FRONTIERS
矢吹フロンティアーズ
“矢吹の甘いルビー”を召し上がれ!
矢吹町の農園でしか購入できないものの、完熟イチゴの極上の甘味に根強いファンが数多く訪れるウスバファームさん。
フワッと幸せを感じる、甘い香りが広がるビニールハウス。その中で作業する薄葉さんは、矢吹のイチゴ栽培の第一人者ともいえる存在である。今では町内外に多くのファンを持つ薄葉さんのイチゴだが、そこに至るまでは困難な道から始まる。東京の大学を卒業後、イチゴの一大産地としても有名な栃木の農家に住み込み、厳しい修行の中で栽培法を学びました。
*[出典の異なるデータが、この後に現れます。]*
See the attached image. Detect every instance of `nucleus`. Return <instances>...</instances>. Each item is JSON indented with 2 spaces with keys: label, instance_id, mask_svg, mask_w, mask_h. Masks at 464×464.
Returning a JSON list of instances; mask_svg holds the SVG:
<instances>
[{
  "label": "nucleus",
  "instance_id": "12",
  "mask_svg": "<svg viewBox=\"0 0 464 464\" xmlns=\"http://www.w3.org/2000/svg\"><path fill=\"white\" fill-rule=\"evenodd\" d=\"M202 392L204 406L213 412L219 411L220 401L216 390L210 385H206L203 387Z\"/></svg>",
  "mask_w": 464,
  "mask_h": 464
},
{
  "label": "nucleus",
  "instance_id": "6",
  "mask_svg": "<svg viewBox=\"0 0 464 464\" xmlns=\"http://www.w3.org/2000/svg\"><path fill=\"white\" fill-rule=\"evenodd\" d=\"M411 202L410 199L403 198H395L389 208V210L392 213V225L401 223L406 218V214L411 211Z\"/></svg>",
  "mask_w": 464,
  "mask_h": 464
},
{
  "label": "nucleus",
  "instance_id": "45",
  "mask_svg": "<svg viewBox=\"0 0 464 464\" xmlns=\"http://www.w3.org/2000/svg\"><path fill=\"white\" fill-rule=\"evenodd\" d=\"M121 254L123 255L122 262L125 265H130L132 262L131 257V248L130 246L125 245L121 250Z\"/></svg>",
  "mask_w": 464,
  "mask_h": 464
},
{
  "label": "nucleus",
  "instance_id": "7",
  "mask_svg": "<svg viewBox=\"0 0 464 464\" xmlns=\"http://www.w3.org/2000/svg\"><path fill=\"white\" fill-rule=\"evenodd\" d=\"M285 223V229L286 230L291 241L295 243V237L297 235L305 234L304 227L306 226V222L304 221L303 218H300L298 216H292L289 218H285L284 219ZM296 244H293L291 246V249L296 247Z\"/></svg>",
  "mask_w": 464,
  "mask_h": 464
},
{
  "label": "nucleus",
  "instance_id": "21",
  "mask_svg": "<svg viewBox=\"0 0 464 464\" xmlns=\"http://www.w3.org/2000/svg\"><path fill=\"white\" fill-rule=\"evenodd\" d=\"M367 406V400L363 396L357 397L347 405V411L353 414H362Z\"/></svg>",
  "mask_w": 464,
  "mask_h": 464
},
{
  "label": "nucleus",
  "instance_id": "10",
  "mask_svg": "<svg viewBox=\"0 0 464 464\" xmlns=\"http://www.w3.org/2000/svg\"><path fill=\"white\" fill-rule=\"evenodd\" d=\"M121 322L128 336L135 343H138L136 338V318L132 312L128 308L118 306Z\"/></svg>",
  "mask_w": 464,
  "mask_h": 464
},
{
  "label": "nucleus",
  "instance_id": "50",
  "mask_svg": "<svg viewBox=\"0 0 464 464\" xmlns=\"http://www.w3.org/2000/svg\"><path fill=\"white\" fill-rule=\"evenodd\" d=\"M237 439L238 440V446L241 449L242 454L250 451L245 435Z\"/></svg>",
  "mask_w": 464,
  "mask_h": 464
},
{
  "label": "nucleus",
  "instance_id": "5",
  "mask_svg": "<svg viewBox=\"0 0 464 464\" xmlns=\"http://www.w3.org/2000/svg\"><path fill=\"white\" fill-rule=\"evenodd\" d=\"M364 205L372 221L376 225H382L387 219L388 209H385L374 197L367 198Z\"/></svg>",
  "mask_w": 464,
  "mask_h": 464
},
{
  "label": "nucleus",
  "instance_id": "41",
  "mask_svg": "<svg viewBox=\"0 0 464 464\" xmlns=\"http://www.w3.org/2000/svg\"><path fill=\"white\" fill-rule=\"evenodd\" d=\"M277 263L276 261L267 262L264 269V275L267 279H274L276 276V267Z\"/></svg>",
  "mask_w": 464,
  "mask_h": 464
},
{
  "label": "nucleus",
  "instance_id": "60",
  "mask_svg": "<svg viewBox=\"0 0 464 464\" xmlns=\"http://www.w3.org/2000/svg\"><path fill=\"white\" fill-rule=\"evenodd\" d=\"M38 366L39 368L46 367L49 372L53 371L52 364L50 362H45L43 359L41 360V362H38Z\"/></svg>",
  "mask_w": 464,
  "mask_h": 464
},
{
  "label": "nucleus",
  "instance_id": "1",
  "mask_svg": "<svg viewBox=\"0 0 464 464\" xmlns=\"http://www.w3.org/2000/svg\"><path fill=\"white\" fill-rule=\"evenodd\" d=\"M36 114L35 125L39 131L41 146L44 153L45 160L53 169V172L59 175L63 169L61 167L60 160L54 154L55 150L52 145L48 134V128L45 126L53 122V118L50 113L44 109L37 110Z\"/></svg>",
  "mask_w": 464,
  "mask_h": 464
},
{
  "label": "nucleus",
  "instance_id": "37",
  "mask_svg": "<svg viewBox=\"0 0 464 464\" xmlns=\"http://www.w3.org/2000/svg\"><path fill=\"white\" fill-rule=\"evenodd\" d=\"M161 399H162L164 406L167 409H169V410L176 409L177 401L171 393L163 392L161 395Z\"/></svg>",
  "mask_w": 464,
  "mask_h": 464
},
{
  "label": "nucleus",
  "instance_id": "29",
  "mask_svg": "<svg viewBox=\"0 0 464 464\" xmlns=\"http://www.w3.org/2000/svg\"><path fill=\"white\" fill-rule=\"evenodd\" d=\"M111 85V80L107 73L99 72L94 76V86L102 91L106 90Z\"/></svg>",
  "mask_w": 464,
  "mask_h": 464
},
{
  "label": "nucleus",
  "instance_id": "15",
しかし満を持して矢吹でイチゴ作りを始めるも、質、量ともに納得できるイチゴは収穫できませんでした。試行錯誤を続ける辛い日々が、なんと5年も続きます。
薄葉「冬の日照時間がイチゴの品質に大きなポイントとなるのですが、日照時間の長い栃木で習ってきたノウハウは、矢吹に当てはまらなかったんです。なかなかおもうようにはいかず、何度も辞めようと思いましたよ(笑)」
毎年改良を重ねる各作業や、数えきれないほどの試作品を経て今の味にたどり着きます。そのみずみずしい甘味は、多くのリピーターに支持され、ほぼ顧客注文で販売していて、市場には出回らないほど。SNSなどで更に広く宣伝に力を入れるよりは、毎年待っていてくれるお客様に、確実にいい物を届けたいという思いが強いという。
薄葉「毎年買っていただけるお客様から、また美味しくなったねと言われるのが自信になるし、うれしいですね。」
ミツバチでの自然受粉にこだわり、日照時間を調節するために睡眠時間を削りながら、ハウス内に設置する電灯の消灯時間を調整する。そんなデリケートな作業の積み重ねを経て、矢吹の甘いルビーは、日に日に輝きを増します。
薄葉「作業はもちろんですが、苗の植え付けから味が変わります。苗を植え付ける時からずっと、真剣勝負ですね。」
そんな地元の冬の味覚として定着しているイチゴですが、昨年はなかなか味わうことができませんでした。というのも連作障害で苗が病気にかかってしまい、イチゴが一番甘味を増す真冬に収穫が出来ない状態に。イチゴ栽培には付きもののアクシデントとは言え「心身ともに堪えた」と漏らす薄葉さん。今年は再起を賭けたシーズンになります。でも今回の出来事で、落ち着いて今までを見直す機会ができたと言います。
薄葉「イチゴの苗を分けてもらうために、県内外のいろいろな農家さんを回ることになり、改めてイチゴ作りの勉強になりました。今までは自分の仕事に追われて周りを見る機会も余裕もなかったから。周囲の人に支えられていることが気付かされましたね。」
納得するイチゴを求め、試行錯誤していた原点に立ち返り、さらにグレードアップした薄葉ファームさんのイチゴに期待大です。